- Inabelbel clashes: Part of Mali War
| Date | June 22, 2018 |
| Location | Inabelbel forest, Tombouctou Region, Mali |
| Result | Franco-Malian victory |

Belligerents
- Mali France: Jama'at Nasr al-Islam wal Muslimin

Strength
- Unknown: ~20

Casualties and losses
- None: 15 killed or captured

= Inabelbel clashes =

2018 battle of the Mali War

Clashes at Inabelbel took place on June 22, 2018, between French and Malian forces against Jama'at Nasr al-Islam wal Muslimin.

== Prelude ==
Jama'at Nasr al-Islam wal Muslimin is a coalition of five jihadist groups that initially rebelled against the Malian government in 2012, before amalgamating in 2017 to form JNIM. Throughout 2018, the group spread in southern Tombouctou Region and northern Mopti Region.
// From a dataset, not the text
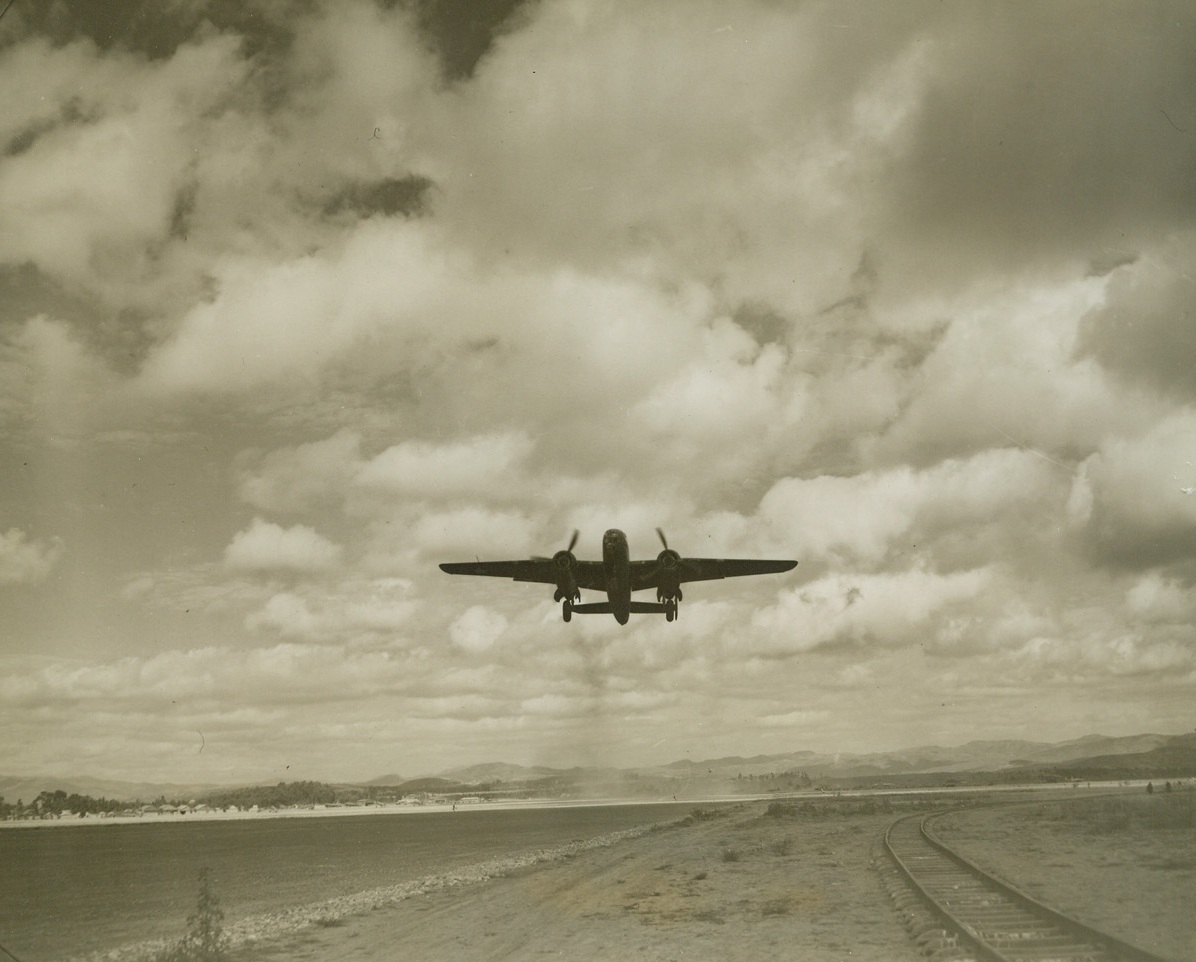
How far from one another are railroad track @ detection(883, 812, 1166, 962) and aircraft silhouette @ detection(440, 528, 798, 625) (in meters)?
12.8

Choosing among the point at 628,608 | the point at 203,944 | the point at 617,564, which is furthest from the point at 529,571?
the point at 203,944

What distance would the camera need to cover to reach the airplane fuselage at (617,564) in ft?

At the time of the attack in Inabelbel, French and Malian troops were carrying out an operation called "Bani Fonda" in the gourma region of Mali.

== Clashes ==
French and Malian forces were ambushed by JNIM fighters on June 22 while on patrol in the forest near Inabelbel. The jihadists then attacked a group of Malian commandos in the forest. In response, French forces from Operation Barkhane deployed air support and reinforcement. Afterwards, the French general staff reported 15 jihadists were neutralized. Two pick-ups, six motorcycles, and some weaponry was seized.